Text extract

+ + + + + + +

Ah decisions, decisions, when and when not to use violence! I have a dilemma now that I didn't have in my youth and that's conscience. I'm a big guy (5'11" 290lbs) and I'm also a trained martial artist (Judo, TKD) on top of that I fought all through my hockey career, still do. So for me, it comes down to knowing that I could really hurt someone bad maybe even a death, and would I want that on my mind? In this grown up world, we all have jobs, wives, kids and we would look ridiculous if we showed up at work like we just came from fight club. I believe what we need is controlled agression, my sensei always says be assertive until you need to be aggresive, so state your problems to the person, make it clear that it is bothering you and then if talking like normal human beings doesn't help, well have at er' and show them what an armbar or choke feels like from the ground, they may just come around to your way of thinking :p
 
dc445 said:
So no fighting, what happens if this certain individual is threat to the safety of yourself and the others around you (through certain 'soldiering' incidents)? Can't deal with it yourself then?

If an individual is a threat to your safety they will find themselves on a fast plane to the business end of a boot by the instructors. This is one area where the instructors are verrrry proficient. They wont let any safety violations go unpunished.

Island Ryhno said:
I believe what we need is controlled agression, my sensei always says be assertive until you need to be aggresive, so state your problems to the person, make it clear that it is bothering you and then if talking like normal human beings doesn't help, well have at er' and show them what an armbar or choke feels like from the ground, they may just come around to your way of thinking :p

exactly
 
My personal rule of thumb is lett'm come to you. Don't hit first or make physical contact or attacks first. Speak your mind, tell the A-hole he's f*ckin' pissing you off and warn him that you won't put up with him being an idiot. That approach usually works well because it shines a spotlight on them. I ran into trouble with that approach late in highschool, sometimes they won't start a confrontation or hit you, they just keep bothering you or your pals and being stupid. Then you have to use more drastic measures, which is the first time I attacked someone first...

Generally with human nature, a bunch of army guys are like alpha wolves, it's the natural way of determining the "pecking" order. One guy thinks he's quite tough, the other guy thinks so too and doesn't like his attitude... Fight ensures, one person wins, the other one shuts the hell up... It's like sign language, unspoken communication.

Still solved the problem. Violence is the oldest form of dispute resolution, it's brutal, but effective. After you fight someone, it's almost as if you've shared something, you know where they stand, and generally both folks know who is the man. If you give him a good lick'n he really probably won't bother you again. No need to break bones or draw blood, but if you pop someone a few solid shots to the face and ribs, they won't soon forget it.

As others have mentioned, we're still suppose to be professional soldiers though, and while you've got that uniform and the pay comming into your account, your still a Canadian Forces soldier and don't forget that. So is he/she...

+ + + + + + +

Extracted entries
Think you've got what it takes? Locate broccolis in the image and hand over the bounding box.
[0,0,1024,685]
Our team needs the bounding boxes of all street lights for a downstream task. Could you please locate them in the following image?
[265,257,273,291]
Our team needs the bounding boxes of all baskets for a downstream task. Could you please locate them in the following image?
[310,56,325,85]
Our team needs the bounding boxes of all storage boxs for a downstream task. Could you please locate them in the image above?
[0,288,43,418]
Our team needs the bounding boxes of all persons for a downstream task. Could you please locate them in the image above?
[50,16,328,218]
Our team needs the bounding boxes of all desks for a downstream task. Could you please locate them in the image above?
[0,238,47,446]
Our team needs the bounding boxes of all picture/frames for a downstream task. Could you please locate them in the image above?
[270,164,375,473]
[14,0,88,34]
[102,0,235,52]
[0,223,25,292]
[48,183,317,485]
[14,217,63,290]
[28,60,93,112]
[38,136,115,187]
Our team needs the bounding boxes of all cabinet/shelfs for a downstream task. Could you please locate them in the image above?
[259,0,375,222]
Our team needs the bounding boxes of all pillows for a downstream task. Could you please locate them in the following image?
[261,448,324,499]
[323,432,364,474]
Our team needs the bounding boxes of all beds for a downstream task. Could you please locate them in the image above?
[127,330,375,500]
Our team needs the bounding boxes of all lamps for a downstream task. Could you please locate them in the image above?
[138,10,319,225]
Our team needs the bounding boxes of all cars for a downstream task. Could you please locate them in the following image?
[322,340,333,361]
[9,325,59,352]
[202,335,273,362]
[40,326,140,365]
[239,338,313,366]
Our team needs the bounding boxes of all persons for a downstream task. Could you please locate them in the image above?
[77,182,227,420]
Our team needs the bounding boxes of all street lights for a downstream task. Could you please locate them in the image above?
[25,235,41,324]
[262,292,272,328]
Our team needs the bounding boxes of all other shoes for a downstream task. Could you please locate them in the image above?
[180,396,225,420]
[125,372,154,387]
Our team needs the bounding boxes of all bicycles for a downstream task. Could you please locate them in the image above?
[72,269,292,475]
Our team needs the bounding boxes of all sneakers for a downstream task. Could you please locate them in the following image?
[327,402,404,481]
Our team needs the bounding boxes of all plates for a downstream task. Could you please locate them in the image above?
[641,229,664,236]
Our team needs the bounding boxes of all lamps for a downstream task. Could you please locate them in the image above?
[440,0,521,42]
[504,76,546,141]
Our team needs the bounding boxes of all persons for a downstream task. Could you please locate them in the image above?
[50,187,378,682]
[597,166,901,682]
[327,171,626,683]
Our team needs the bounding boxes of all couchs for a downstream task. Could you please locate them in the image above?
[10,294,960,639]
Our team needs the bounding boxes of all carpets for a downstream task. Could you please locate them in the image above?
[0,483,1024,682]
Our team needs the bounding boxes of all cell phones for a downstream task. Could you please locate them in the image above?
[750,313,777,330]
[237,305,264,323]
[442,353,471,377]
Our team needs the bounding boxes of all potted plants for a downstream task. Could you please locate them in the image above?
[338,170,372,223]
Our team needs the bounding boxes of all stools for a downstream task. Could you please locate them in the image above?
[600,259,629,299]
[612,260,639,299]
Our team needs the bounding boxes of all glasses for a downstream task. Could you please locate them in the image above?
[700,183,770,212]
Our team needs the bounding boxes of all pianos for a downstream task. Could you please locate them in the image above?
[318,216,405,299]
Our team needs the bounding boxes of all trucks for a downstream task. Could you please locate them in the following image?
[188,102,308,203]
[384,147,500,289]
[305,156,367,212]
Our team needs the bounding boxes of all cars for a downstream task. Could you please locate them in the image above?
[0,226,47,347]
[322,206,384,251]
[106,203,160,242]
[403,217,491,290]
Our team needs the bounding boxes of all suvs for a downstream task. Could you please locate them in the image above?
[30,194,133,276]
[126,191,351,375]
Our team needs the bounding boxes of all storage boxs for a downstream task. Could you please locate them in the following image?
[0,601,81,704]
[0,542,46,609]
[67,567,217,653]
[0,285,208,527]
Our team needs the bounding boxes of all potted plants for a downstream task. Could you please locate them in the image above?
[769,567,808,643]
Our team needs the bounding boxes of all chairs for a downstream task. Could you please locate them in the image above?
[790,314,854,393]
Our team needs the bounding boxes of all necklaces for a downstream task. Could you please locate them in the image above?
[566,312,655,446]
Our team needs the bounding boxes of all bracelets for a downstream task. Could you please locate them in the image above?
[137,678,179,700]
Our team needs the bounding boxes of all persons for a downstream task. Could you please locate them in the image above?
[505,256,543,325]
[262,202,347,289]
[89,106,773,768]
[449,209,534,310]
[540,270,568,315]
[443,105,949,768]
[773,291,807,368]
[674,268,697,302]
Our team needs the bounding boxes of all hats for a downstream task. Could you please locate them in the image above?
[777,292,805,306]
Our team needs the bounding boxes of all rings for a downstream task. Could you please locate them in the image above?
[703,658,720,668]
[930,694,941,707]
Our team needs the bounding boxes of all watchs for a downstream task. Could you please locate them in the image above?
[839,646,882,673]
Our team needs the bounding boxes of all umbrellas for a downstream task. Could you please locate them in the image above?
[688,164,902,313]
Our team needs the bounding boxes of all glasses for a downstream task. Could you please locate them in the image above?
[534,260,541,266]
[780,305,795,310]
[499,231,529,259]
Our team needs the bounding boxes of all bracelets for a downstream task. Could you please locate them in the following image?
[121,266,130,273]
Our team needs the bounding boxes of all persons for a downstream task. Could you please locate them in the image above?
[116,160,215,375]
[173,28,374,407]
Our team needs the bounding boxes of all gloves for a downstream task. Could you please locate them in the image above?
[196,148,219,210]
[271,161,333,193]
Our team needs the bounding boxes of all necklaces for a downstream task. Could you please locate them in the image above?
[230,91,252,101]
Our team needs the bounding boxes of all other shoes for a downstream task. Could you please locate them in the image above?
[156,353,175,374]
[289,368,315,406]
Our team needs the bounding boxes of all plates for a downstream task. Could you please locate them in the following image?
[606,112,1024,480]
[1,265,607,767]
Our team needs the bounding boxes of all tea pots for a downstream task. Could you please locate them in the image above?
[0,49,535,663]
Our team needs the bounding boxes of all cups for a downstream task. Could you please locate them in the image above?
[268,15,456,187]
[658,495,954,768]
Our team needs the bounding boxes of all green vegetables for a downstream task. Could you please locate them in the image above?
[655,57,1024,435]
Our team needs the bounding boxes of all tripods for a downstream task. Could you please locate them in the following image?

+ + + + + + +

The request
Write out the forum thread's passage from "Generally with human" up to and including "language, unspoken communication.". The items above are separate material, apart from the forum thread.

Reply
Generally with human nature, a bunch of army guys are like alpha wolves, it's the natural way of determining the "pecking" order. One guy thinks he's quite tough, the other guy thinks so too and doesn't like his attitude... Fight ensures, one person wins, the other one shuts the hell up... It's like sign language, unspoken communication.